At the Pepsi-Cola-UNICEF Pavilion, visitors glide through canals serenaded by life-like animated children singing in many languages. Sights unseen for millions of years are recreated in full life-size animation as dinosaurs and cavemen fight for survival at the Ford Pavilion. At General Electric's Progressland, Disney creations capable of over 450 integrated movements act out the story of changes brought about by electrical appliances. But it is at the Illinois Pavilion that the awesome possibilities of Disney's creations are more fully realized. Here the visitor watches as a life-like President Lincoln slowly rises from his chair to deliver a speech. His expressions and movements seem quite human.

All these Disney creations draw their life from tape machines - instrumentation-type decks worthy of a Cape Kennedy blockhouse. They race 1" tape along at 30 i.p.s., producing both sound and control signals from 16 separate tracks. Each of these tracks is split into four channels by a system very much like the multiplexing technique of FM stereo broadcasting, producing two audio and two control channels. The frequency range of the audio is limited to 8 kc., leaving plenty of room for the control signals.

The animated children at the Pepsi-Cola-UNICEF Pavilion move in rather simple patterns; thus, they can be handled by simple on-off signals which control the opening and closing of solenoid valves.
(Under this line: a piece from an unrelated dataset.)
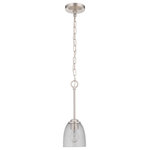 Craftmade - Craftmade Serene 1 Light Mini Pendant, Brushed Polished Nickel - The Serene is a lighting collection with beautifully sculpted lines. The metal and clear seeded glass is a blend of understated tranquility that soothes and balaces with your surroundings.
But for the more complex creations such as those at the General Electric and Illinois Pavilions, the intensity as well as the sequence of motion must be regulated. Here, d.c. voltages are used, since they can minutely control the degree of opening in servo valves, thus regulating the volume of air in the pneumatic circuits.

Emergency Communications. Like the small city that it is, the Flushing Meadow extravaganza has its own police, fire, and medical departments. But unlike those in most American cities, these services are linked together in an ingenious communications network.

Dotting the fairgrounds are public, push-button emergency telephones. The moment you lift off the handset, a series of numbers lights up on an emergency switchboard. These numbers automatically tell a dispatcher the location of your emergency phone, and the nearest fire, medical, or police team. All you do to set the needed team in action is tell the dispatcher what's wrong. His message is simultaneously carried to every mobile unit and emergency service officer. If needed, the entire emergency force can be marshaled for instant duty.

Officers in charge of special foot details carry walkie-talkies. If a fair official must be reached away from his desk, the dispatcher merely throws a switch to activate a tiny paging receiver carried in the man's pocket.

As part of this emergency service, the fair has an Atomedic Hospital ready for all emergencies. In addition to being constantly watched by closed-circuit television, patients are "plugged" into a computer so that any significant change in heartbeat, respiration, or temperature automatically signals the nurse on duty. Part of the medical equipment on hand is the "Pacemaker," an electronic cardiac stimulator and regulator which has already saved several lives.